AVAILABLE RECORDS.
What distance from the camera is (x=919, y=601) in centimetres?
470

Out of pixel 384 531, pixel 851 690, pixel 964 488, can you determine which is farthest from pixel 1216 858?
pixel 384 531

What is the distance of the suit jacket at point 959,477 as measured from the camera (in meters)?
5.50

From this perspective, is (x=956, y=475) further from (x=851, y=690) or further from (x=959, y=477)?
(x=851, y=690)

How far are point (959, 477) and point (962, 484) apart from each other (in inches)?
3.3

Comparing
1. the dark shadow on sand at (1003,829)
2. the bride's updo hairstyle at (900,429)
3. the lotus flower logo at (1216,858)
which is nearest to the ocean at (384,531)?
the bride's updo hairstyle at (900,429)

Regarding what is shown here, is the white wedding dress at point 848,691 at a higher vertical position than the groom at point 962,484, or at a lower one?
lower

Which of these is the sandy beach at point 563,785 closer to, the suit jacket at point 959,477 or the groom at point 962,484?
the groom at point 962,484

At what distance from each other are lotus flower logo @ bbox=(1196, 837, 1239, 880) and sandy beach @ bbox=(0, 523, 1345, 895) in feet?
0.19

GOAL. Extract all of the data shown above and repeat it verbatim.

FINAL RESULT.
What distance from the camera is (x=919, y=601) in centimetres?
470

Out of pixel 384 531, pixel 851 690, pixel 964 488, can you determine which is farthest from pixel 1216 858?
pixel 384 531

What is the distance of the suit jacket at point 959,477 as measured from the camera (in meters)?
5.50

From this perspective, is (x=956, y=475) further from (x=851, y=690) or further from (x=959, y=477)?
(x=851, y=690)

How far are point (959, 477) and point (962, 484) apart from each other (in inches)?
3.3

Comparing
1. the dark shadow on sand at (1003,829)
2. the bride's updo hairstyle at (900,429)
3. the lotus flower logo at (1216,858)
which is nearest to the ocean at (384,531)?
the bride's updo hairstyle at (900,429)

Regarding what is shown here, is the white wedding dress at point 848,691 at a higher vertical position than the groom at point 962,484, or at a lower one?
lower

Which of these is the sandy beach at point 563,785 closer to, the suit jacket at point 959,477 or the groom at point 962,484?
the groom at point 962,484

At what distance from each other are lotus flower logo @ bbox=(1196, 837, 1239, 880) and sandy beach @ bbox=(0, 523, 1345, 895) in feet?
0.19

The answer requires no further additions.